Because that was just one sideyard. Now where are we going to put all the rubble from this side?
More sun in the forecast? Oh well, it'll be just like being at the beach: lots of sand... and sand... and more sand... OK, maybe not so much like the beach.
Good thing we have a helper who loves to dig in the sand.

3. Install gutter downpipes.
Oh, you mean the ones that the stucco guys ripped off when they did the final stucco coat and left all over the roof, on the deck, in the garage under a pile of junk, and the rest in a heap in the backyard that is now overgrown with morning glory?
The ones that we have to paint now because we changed our mind about the colour of the house since they were first ordered, months ago because the stucco guys stopped work & wouldn't continue until the gutters were installed because they didn't want rain dripping on them when they were doing the scratch coat?
You mean that big brain-teaser of a puzzle that we (meaning Kim) have to solve to figure out just where the heck each piece fits?

Yes THOSE downpipes.

No problem.

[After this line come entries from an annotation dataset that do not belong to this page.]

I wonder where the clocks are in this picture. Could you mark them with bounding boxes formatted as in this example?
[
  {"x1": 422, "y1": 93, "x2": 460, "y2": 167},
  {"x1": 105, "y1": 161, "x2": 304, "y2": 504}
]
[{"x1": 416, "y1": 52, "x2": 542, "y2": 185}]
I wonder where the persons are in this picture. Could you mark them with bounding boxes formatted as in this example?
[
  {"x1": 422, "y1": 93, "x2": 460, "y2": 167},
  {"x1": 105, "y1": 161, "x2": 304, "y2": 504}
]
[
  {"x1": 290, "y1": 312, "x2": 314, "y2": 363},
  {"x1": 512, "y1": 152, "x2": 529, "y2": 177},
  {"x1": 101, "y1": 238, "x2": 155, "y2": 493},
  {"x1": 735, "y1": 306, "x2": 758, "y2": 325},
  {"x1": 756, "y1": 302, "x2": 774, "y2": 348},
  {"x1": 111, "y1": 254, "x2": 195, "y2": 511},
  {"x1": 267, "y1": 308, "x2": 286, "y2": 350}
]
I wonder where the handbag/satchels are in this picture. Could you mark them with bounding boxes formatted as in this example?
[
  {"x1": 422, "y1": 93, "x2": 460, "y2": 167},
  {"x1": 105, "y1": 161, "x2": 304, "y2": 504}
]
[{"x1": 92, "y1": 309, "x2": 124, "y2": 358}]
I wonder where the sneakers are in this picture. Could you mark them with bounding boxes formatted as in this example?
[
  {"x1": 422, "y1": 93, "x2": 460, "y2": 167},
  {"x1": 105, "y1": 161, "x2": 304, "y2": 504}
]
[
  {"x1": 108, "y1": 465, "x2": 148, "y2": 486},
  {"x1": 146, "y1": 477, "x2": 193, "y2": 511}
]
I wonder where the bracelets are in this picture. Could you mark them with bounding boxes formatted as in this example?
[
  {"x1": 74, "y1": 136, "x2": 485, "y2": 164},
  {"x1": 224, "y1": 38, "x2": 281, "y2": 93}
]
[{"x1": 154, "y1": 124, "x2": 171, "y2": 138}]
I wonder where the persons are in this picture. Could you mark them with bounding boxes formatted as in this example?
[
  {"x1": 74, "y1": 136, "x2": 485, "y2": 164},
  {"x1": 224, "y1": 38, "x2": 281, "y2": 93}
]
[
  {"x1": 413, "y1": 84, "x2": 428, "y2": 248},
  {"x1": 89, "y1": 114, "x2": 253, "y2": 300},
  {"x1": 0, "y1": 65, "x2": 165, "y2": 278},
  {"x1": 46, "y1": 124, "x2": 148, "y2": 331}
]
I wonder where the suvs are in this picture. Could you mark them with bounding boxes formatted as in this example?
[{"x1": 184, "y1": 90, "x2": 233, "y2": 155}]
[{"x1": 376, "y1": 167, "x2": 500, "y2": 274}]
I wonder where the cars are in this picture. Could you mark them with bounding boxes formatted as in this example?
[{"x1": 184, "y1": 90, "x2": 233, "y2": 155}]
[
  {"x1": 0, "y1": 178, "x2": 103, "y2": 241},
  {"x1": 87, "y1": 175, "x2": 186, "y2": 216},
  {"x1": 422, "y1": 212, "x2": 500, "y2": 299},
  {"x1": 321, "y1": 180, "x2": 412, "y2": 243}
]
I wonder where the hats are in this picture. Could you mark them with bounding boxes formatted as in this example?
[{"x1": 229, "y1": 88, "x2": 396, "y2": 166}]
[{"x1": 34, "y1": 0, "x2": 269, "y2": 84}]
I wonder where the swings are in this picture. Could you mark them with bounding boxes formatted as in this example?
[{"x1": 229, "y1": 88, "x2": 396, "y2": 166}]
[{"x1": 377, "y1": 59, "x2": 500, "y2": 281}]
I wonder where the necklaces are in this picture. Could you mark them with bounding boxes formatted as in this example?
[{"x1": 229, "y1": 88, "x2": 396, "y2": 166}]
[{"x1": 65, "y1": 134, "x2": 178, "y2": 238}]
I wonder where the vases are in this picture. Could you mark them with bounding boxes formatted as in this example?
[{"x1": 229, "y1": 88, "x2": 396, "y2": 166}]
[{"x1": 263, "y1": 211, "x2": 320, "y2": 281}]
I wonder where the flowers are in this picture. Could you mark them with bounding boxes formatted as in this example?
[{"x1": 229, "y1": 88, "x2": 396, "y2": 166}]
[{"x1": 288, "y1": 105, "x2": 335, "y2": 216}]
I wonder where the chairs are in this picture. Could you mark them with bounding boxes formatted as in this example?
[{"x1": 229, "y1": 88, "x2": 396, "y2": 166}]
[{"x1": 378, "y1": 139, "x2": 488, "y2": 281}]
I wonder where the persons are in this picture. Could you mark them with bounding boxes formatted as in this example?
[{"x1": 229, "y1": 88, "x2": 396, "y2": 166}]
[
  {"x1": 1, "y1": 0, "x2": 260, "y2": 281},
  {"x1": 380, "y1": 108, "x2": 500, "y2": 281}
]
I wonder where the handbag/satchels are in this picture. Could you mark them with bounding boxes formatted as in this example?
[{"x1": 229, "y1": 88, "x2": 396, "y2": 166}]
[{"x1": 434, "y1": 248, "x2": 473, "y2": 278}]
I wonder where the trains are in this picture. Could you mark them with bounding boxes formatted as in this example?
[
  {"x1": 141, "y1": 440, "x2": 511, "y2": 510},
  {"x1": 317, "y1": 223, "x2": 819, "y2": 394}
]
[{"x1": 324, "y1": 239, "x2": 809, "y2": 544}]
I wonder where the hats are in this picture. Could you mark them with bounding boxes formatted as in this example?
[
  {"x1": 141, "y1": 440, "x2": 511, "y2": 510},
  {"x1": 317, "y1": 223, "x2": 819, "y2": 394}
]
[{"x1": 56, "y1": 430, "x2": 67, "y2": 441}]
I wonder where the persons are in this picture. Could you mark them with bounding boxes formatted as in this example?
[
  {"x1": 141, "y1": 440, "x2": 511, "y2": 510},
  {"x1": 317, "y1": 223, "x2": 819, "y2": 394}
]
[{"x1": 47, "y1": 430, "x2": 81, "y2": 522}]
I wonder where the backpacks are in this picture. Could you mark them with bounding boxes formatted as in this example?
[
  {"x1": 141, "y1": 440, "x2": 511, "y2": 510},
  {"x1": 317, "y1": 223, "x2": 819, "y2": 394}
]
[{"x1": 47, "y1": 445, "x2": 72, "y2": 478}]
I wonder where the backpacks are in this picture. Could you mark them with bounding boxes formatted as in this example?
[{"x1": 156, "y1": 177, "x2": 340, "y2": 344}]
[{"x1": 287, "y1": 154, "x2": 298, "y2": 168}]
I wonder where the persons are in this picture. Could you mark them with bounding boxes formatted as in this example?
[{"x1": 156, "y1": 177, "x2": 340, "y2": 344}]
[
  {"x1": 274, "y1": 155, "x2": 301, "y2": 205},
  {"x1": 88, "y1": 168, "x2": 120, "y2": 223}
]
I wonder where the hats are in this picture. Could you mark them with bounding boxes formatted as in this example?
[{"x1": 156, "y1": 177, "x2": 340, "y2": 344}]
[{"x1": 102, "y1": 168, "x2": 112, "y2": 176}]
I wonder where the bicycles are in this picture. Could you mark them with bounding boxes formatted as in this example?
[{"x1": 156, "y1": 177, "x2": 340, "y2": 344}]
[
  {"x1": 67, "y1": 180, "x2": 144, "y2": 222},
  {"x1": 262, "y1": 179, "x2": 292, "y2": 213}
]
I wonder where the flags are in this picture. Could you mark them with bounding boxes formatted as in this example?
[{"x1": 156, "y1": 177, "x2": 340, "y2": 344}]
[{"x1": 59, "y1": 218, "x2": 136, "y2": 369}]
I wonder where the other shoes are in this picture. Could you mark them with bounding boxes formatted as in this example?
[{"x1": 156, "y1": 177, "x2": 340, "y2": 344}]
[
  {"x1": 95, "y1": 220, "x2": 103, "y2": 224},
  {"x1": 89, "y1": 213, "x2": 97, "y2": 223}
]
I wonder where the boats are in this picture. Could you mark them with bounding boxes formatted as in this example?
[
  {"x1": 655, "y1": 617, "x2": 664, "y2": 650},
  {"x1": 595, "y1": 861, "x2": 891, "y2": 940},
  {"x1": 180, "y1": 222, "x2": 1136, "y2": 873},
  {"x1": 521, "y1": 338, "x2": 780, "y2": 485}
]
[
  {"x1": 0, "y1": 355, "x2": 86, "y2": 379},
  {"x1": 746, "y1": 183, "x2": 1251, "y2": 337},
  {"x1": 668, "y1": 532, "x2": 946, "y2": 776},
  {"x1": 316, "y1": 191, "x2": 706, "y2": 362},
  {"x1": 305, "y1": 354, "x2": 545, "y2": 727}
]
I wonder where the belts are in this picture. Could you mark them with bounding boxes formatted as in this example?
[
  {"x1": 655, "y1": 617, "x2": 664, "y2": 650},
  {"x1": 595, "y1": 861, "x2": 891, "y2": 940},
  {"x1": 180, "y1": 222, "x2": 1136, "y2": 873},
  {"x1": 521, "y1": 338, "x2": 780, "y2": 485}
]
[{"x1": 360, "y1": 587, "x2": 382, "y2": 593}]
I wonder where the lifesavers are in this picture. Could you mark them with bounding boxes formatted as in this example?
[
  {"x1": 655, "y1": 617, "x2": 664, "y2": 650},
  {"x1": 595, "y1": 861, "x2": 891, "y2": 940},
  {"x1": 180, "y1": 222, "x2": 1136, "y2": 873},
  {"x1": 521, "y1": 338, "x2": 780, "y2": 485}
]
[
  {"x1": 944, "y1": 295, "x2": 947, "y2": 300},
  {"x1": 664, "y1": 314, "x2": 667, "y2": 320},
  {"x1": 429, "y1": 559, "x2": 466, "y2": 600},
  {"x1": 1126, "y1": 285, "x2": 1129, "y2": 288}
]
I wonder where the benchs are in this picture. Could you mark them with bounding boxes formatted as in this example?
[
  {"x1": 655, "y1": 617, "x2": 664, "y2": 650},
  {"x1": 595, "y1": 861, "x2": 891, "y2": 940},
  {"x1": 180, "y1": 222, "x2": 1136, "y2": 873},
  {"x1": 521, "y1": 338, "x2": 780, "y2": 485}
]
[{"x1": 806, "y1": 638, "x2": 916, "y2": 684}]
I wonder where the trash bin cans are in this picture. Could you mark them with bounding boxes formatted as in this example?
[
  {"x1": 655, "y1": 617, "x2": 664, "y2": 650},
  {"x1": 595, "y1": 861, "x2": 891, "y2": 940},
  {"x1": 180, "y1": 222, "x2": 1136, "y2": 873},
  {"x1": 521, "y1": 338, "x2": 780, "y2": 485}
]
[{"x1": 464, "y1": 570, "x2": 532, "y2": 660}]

Done.
(says she who had nothing to with the salvaging, re-painting and reassembling of downpipes)

And the most onerous task on the list:
4. Sweet-talk obnoxious-plumber-who-we-fired-with-good-cause and talk him into filling out that important form that he should have already anyway but didn't because someone (understandably) yelled at him on his voicemail when his crew didn't show up for the third time.
Wish me luck on that one. I'll need it.